The Paphos market experience

The Paphos central market (Agora) building and the surrounding street stalls represent the most direct food-buying experience available to visitors. Worth understanding what is worth buying:

Halloumi at the market: the stalls sell both local-produced halloumi (from small dairies in the Paphos district) and supermarket-grade industrial product. Ask specifically whether it is local production and from which dairy. Real local halloumi has a slightly more complex flavour, a more irregular shape (hand-pressed rather than machine-cut), and is often still slightly warm from the dairy. The price is slightly higher than supermarket halloumi but the quality gap is significant.

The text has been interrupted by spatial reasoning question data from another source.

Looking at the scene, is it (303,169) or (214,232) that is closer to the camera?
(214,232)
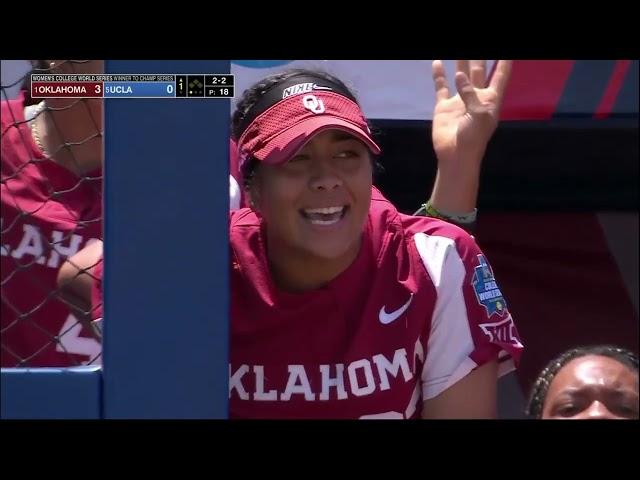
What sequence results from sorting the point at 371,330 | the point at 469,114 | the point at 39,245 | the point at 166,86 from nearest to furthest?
the point at 166,86 < the point at 371,330 < the point at 39,245 < the point at 469,114

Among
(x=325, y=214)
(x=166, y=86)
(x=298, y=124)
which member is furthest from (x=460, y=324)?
(x=166, y=86)

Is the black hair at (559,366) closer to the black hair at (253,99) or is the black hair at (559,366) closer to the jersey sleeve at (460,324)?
the jersey sleeve at (460,324)

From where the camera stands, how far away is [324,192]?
1646mm

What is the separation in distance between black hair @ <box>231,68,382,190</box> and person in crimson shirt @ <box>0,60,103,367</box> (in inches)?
8.9

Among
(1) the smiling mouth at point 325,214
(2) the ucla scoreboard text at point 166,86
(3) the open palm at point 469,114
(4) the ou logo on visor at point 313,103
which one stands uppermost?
(3) the open palm at point 469,114

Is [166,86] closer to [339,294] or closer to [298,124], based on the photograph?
[298,124]

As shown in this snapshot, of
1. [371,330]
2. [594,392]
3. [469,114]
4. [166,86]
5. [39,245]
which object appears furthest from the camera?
[469,114]

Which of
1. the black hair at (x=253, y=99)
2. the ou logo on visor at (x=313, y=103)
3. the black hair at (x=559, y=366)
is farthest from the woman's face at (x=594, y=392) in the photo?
the ou logo on visor at (x=313, y=103)

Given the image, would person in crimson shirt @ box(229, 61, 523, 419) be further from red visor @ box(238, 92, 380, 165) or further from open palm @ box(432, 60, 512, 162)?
open palm @ box(432, 60, 512, 162)

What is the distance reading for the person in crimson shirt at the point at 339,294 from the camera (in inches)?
63.0

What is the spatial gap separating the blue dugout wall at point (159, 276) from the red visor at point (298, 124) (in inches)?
12.8

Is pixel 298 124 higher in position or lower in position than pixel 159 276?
higher

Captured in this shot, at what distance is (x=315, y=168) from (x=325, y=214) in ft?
0.22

Carob products: the Paphos district is traditional carob country. Carob syrup, carob powder, and carob-based confections at market stalls are worth buying — they make excellent unusual gifts and the carob syrup is a genuinely useful cooking ingredient (dark, sweet, fig-like flavour, good with grilled meats or yogurt).

Local honey: Cyprus produces excellent honey from thyme (thymari), wild herbs, and citrus blossoms. The thyme honey from the Paphos hills has a distinctive aromatic intensity different from the standard commercial varieties. Market stalls that specify the floral source and provenance (look for “Limassol district” or “Paphos hills” labelling) are selling genuine local product.

Olives and olive products: the Paphos area has significant olive cultivation. Market stalls sell marinated olives (in various preparations — cracked with herbs, in brine, with citrus), olive oil, and olive paste. The local olive variety (primarily Lakkada) produces a peppery, robust oil quite different from Italian extra-virgin equivalents. Buy a small bottle to taste before committing to a litre.

Budget guidance

  • Village taverna meze: €18–22 per person
  • Harbour restaurant meze: €28–38 per person
  • Latchi seafood: €25–35 per person
  • Souvlaki kiosk: €3–5 per wrap
  • Wine: house carafe from €6–8 (village taverna) to €18–25 (harbour restaurants)

For context on what traditional Cypriot food involves, see the traditional Cyprus food guide and the Cyprus meze guide. For a curated food experience in Paphos, the food tours below are well-reviewed.

What to book

Paphos: Full-Day Cyprus Food Tour Authentic Paphos: Culture, Flavors & Traditions From Paphos: Taste of Cyprus Day Trip

Frequently asked questions about eating in Paphos

Is the Paphos harbour worth eating at?

Only if convenience outweighs quality and value. The harbour views are pleasant for a drink, and some of the less overtly touristy places near the north end of the harbour are acceptable. For a genuinely good meal, the old town (Ktima) tavernas are significantly better and 30–40% cheaper.

What time do restaurants open in Paphos?

Lunch typically runs 12:00–15:30. Dinner from 19:00–22:30 (later in summer). Cypriot locals eat later than northern European or US visitors expect — the peak dinner hour is 20:30–21:30. Many tourist restaurants open continuous hours in summer to catch earlier diners.

Are there vegetarian or vegan restaurants in Paphos?

Dedicated vegetarian restaurants are rare. However, most traditional tavernas have significant vegetarian content — dips, grilled halloumi, stuffed vine leaves, vegetable dishes, salads — within the meze format. Several of the old town tavernas will adapt a meat-free meze on request. The food tour operators often accommodate dietary requirements with notice.

What should I pay for a good meal in Paphos?

At a village taverna or good old town restaurant: €20–28 per person including wine and a full meze. At harbour restaurants the same experience costs €35–50. A light meal (souvlaki, salad, beer): €8–12 per person.

Can I eat the catch of the day fish in Paphos?

In Paphos harbour itself, yes — some of the fish restaurants source locally caught fish and the catch of the day is usually genuine. Confirm with the server that it is locally sourced rather than imported frozen. For the best fresh fish experience near Paphos, Latchi harbour (30 minutes north) is the superior option.